The typical price tag for adequate safety and fire protection at pellet mills ends up being three or four times more than what was initially thought, in Swaan’s experience. “The principles are all the same, no matter how small or large the facility,” he says.

Air permit requirements are constantly evolving for the pellet industry, Stamey points out, so coordinated plans involving permitting consultants and process engineers are more important than ever. Price agrees. “You should be very aware of what your emission factors are when you’re doing your permit,” he says. “You don’t want to have to come back later and add a regenerative thermal oxidizer (RTO). It boils down to environmental engineers, finding equivalent test data and vetting your permitting process thoroughly.”

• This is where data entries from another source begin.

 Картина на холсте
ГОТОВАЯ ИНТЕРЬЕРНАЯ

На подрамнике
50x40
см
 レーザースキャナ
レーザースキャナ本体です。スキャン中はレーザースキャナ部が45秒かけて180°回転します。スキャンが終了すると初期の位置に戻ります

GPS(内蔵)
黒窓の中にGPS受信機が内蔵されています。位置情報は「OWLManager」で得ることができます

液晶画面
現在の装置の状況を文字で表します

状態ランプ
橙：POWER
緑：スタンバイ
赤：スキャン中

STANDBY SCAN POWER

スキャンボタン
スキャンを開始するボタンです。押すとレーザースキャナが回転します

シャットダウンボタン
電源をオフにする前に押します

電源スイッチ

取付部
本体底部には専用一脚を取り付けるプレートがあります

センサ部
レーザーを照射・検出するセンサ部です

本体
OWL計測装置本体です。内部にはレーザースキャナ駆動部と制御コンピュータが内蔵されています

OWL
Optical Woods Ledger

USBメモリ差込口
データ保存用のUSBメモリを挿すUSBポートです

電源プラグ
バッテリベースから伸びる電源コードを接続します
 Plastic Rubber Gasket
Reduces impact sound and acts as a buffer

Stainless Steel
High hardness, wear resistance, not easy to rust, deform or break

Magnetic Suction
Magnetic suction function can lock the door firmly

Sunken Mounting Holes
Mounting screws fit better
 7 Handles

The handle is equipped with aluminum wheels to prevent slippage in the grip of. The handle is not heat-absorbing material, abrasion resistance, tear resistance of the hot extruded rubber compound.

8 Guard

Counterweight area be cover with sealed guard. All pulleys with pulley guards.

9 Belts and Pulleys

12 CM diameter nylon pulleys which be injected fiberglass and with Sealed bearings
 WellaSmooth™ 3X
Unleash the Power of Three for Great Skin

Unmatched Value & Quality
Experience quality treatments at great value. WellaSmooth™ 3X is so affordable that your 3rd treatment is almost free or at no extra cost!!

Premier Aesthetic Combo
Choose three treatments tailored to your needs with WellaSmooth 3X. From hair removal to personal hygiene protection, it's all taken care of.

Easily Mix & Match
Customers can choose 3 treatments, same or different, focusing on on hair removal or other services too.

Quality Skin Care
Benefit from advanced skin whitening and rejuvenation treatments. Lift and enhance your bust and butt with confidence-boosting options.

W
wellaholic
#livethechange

A developer should consult with engineers and technology specialists that work in the wood products industry, Price says. “As processes become more refined, I think we’ll see testing show we’re getting higher volatile organic compounds (VOCs) out of processes than we expected, and this goes back to drying. Typically, if you’re doing a very good job drying wood products, you’re capturing those VOCs in the dryer. But as you go through the pellet press, you will reach temperatures where VOCs can come off. I expect to see some facilities impacted by this, where they don’t have VOCs reported correctly in their permits.”

Price says that in time, he suspects there will be more regulatory focus on green hammermilling. “Green milling tends to get material into that temperature range for VOC release, so they may look at that, particularly as our industry comes under more scrutiny from an environmental and sustainability point of view.”

As for the tongue-in-cheek that wood pellet production is an art, Swaan says he views it a bit differently. “I think of it as more of a skill,” he adds. “You need a skillset—it’s basically 75 percent technological, and 25 percent skill. If you don’t place importance on the skillset, the other 75 percent doesn’t matter—the plant is not going to operate.”